EXERCISE: Continue the text about community partnerships for family health history, picking up after its final sentence.

PAGE TEXT:
If churches and/or community centers play a large role in your community, they can become partners in promoting family health history collection. These places can be used to either distribute information (through flyers or pamphlets) or to host events geared toward family health history collection. By partnering with a church or community center, your network of community members and the number of community liaisons will grow.
How could your community partner with schools to promote Family Health History?
By engaging groups throughout the community, it will be easier to incorporate more people into the family health history initiatives. Partnering with area schools allows for the collection of family health history to be introduced as a class assignment and then develop into a family project later. The school setting provides an audience (students) and helpers (staff and teachers) to get the ideas of family health history incorporated into the community. Setting up presentations for history or science classes is one way of incorporating family health history into the school curriculum. Involving the Parent Teacher Association (PTA) in events or workshops is another way of reaching the whole family unit through local schools.
Do people view clinics and/or primary care doctors as useful sources for health information?

GIVEN DATA:
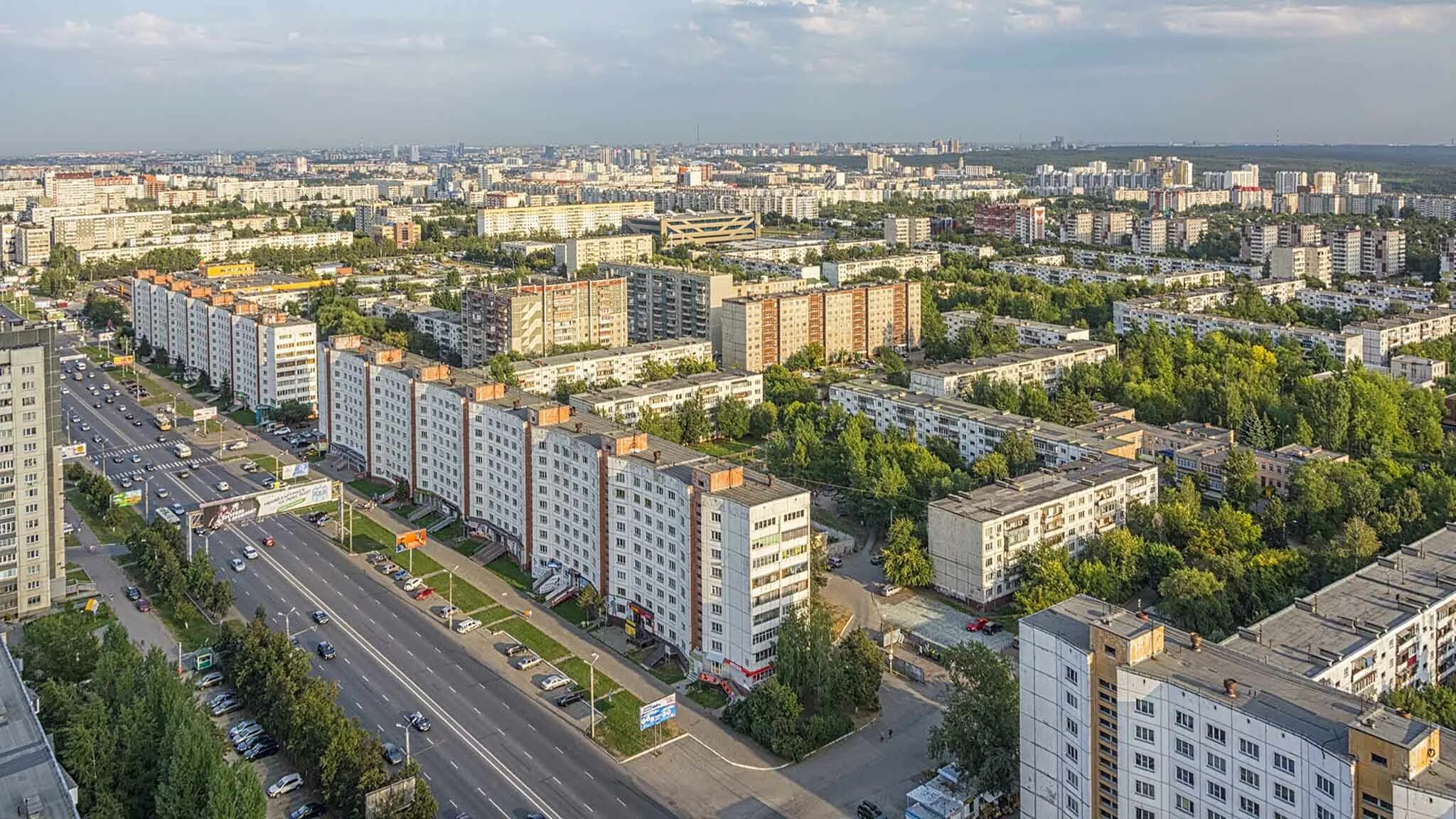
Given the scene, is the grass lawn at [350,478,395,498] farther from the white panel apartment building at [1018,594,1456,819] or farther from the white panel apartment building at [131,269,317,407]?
the white panel apartment building at [1018,594,1456,819]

ANSWER:
Recognizing the dynamic between the members of your community and their health care providers is crucial to understanding how family health history will be incorporated into a person's own medical history. For people to be comfortable sharing their family health history with a clinic/heath provider, people must hold a positive view of these professionals. One way to build a relationship between the community and local health care providers is to have doctors and clinic workers involved in developing the community's interest either at community events or during office visits. Health care providers should be seen as members of the community that have a vested interest in the community's well being.
What is the best way to advertise?
When advertising, it is important to try to have a mix of direct and indirect communication with your audience. Phone calls, community liaisons, and "walkabouts" (neighborhood walks) are direct methods for engaging community members on an individual level. These methods enable people to put a face with the message of family health history and give the initiative a personalized feel. Indirect communication allows for more people to be reached in a short time. Newspaper ads, mailings, radio and TV spots are good ways to reach many members of your community. It is important to understand how information is spread throughout your community to know which method would reach the most people.
What are the best ways to keep information alive and circulating in the community?
Making sure the interest and momentum of putting together family health histories does not fade is critical for keeping the initiative going. Family health history can be kept current in your community through monthly bulletins, workshops, and participation in community events. It is important to demonstrate that the collection of family information is an ongoing endeavor.
How do you keep participants engaged in the Family Health History Initiative?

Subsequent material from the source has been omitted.